L’intervento di Carlo Bartoli su Repubblica in merito alle ulteriori restrizioni alla stampa
Il testo del presidente nazionale dell’Ordine pubblicato il 15 luglio sul quotidiano diretto a Molinari
Caro direttore,
l’approvazione della legge Nordio ha provocato molte polemiche per la parte che riguarda l’abolizione del reato di abuso di ufficio, ma non ha suscitato la giusta attenzione per la nuova stretta sull’informazione in materia di cronaca giudiziaria. Un argomento che dovrebbe stare a cuore ai cittadini. Un tema che rappresenta il discrimine tra democrazia e autoritarismo. Una preoccupazione cui danno voce l’Unione europea, molte associazioni indipendenti, i sindacati internazionali dei giornalisti, importanti testate internazionali.
Davvero, mi chiedo, la possibilità di dare conto in maniera compiuta e completa di quanto avviene in Italia nelle procure e nelle aule giudiziarie è un fatto che preoccupa la comunità internazionale e non interessa noi cittadini italiani?
Gli interventi normativi del ddl Nordio impattano direttamente su uno dei punti cruciali dell’informazione giornalistica: le fonti giudiziarie. Viene imposta una ulteriore stretta sia sulle intercettazioni che sulla struttura dell’avviso di garanzia, norme che comprimono ulteriormente la possibilità di fornire una corretta informazione sui motivi per cui una persona viene sottoposta alla misura cautelare del carcere. Tutto questo in nome del diritto alla riservatezza. Noi sosteniamo il contrario in nome della trasparenza e della democrazia e perché ci piacerebbe che l’Italia assomigliasse più a una democrazia evoluta e meno a un Paese nel quale la libertà di informazione è a scartamento limitato.
Siamo ad un nuovo passo in avanti nella riduzione degli spazi di accesso alle fonti per i giornalisti che si occupano di informazione giudiziaria. Una tendenza che va avanti dalla scorsa legislatura quando, con la riforma Cartabia, in nome del giusto principio della presunzione di innocenza, furono varate norme che, nella loro applicazione, hanno portato all’oscuramento di moltissimi fatti di cronaca di rilevante interesse pubblico.
Allo stesso tempo niente viene fatto per avviare una riforma del reato di diffamazione che non solo prevede ancora il carcere – caso unico in Europa – ma che consente di usare le azioni giudiziarie, penali e civili, come strumenti di intimidazione contro i giornalisti che si occupano di fatti scomodi e contro i cittadini che vogliono denunciare abusi e prepotenze. Ricordiamoci che l’Italia è osservato speciale da parte degli organismi internazionali per le cosiddette “querele temerarie” contro i giornalisti.

- - -

DA FARE:
• A. Nella lettera sulle restrizioni alla stampa, quali soggetti vengono indicati come voci che esprimono preoccupazione per la nuova stretta sulla cronaca giudiziaria? Elencali tutti.
• B. Riscrivi in forma più breve il paragrafo della lettera sulle restrizioni alla stampa che comincia con "Gli interventi normativi del ddl Nordio", mantenendone i fatti principali.
• C. Prosegui la lettera sulle restrizioni alla stampa a partire dall'ultima frase riportata.

ESTRATTO DATI:
- - -

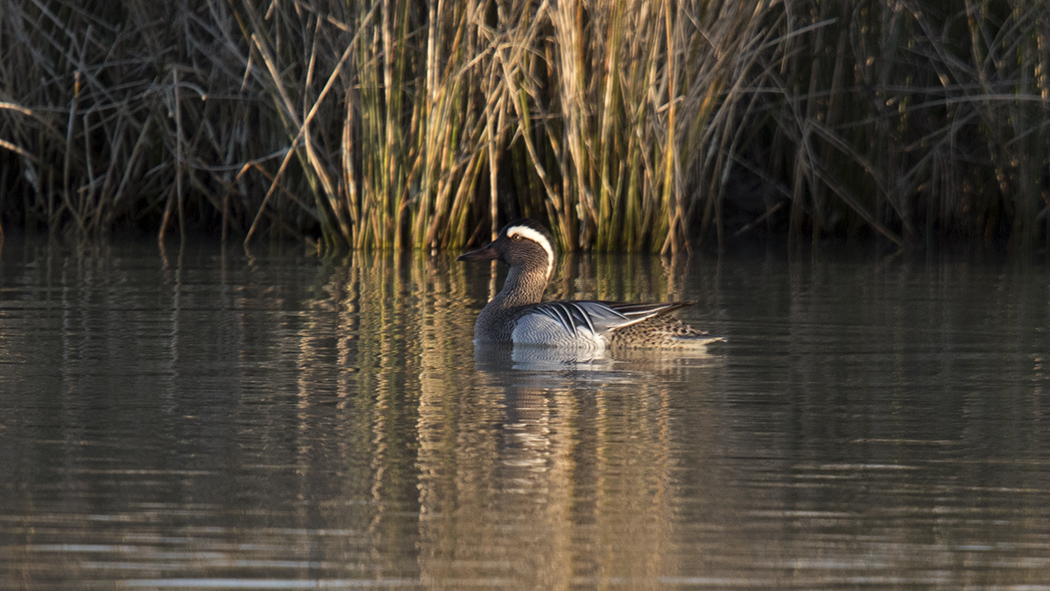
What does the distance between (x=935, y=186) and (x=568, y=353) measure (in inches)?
281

- - -

ELENCO RISPOSTE:
• A.
- l'Unione europea
- molte associazioni indipendenti
- i sindacati internazionali dei giornalisti
- importanti testate internazionali

• B. Il ddl Nordio colpisce le fonti giudiziarie, punto cruciale dell'informazione giornalistica. Impone un'ulteriore stretta sulle intercettazioni e sulla struttura dell'avviso di garanzia e limita così la possibilità di informare correttamente sui motivi della custodia cautelare in carcere. La misura è giustificata con il diritto alla riservatezza. Chi scrive sostiene il contrario in nome della trasparenza e della democrazia. Auspica un'Italia più simile a una democrazia evoluta e meno a un Paese con una libertà di informazione a scartamento limitato.

• C.
Siamo consapevoli che non ci sono diritti assoluti; ogni diritto va temperato con altri diritti. In questa fase, tuttavia, il diritto all’informazione – che non riguarda tanto i giornalisti ma i cittadini – viene progressivamente eroso e sacrificato rispetto ad altri diritti, che non possono essere né prevalenti né assoluti. C’è, da parte del legislatore, una interpretazione a senso unico del principio della “presunzione di innocenza”: solo ed esclusivamente a limitazione della libertà di stampa. E la stessa cosa sta accadendo in nome del principio di riservatezza.
Da tale impostazione nascono una criticabile riforma della diffamazione, il divieto di pubblicazione delle ordinanze di custodia cautelare, le restrizioni all’acceso delle fonti. La soluzione per noi è sempre la stessa: trasparenza e responsabilità. Deve essere il giornalista, nella sua autonomia, a trovare il giusto equilibrio. Non altri. Se il giornalista sbaglia se ne assume le responsabilità, in sede disciplinare o in sede giudiziaria, ma le norme devono essere equilibrate, non possono essere tese solo a limitare la trasparenza dell’attività della Giustizia. In tal modo diventano una limitazione della libertà di stampa; principio riconosciuto dalla nostra Costituzione, dal diritto europeo e da quello internazionale. La libertà di informazione è un caposaldo della democrazia, continuare ad erodere tale principio significa aprire dei varchi a pericolose pulsioni autoritarie.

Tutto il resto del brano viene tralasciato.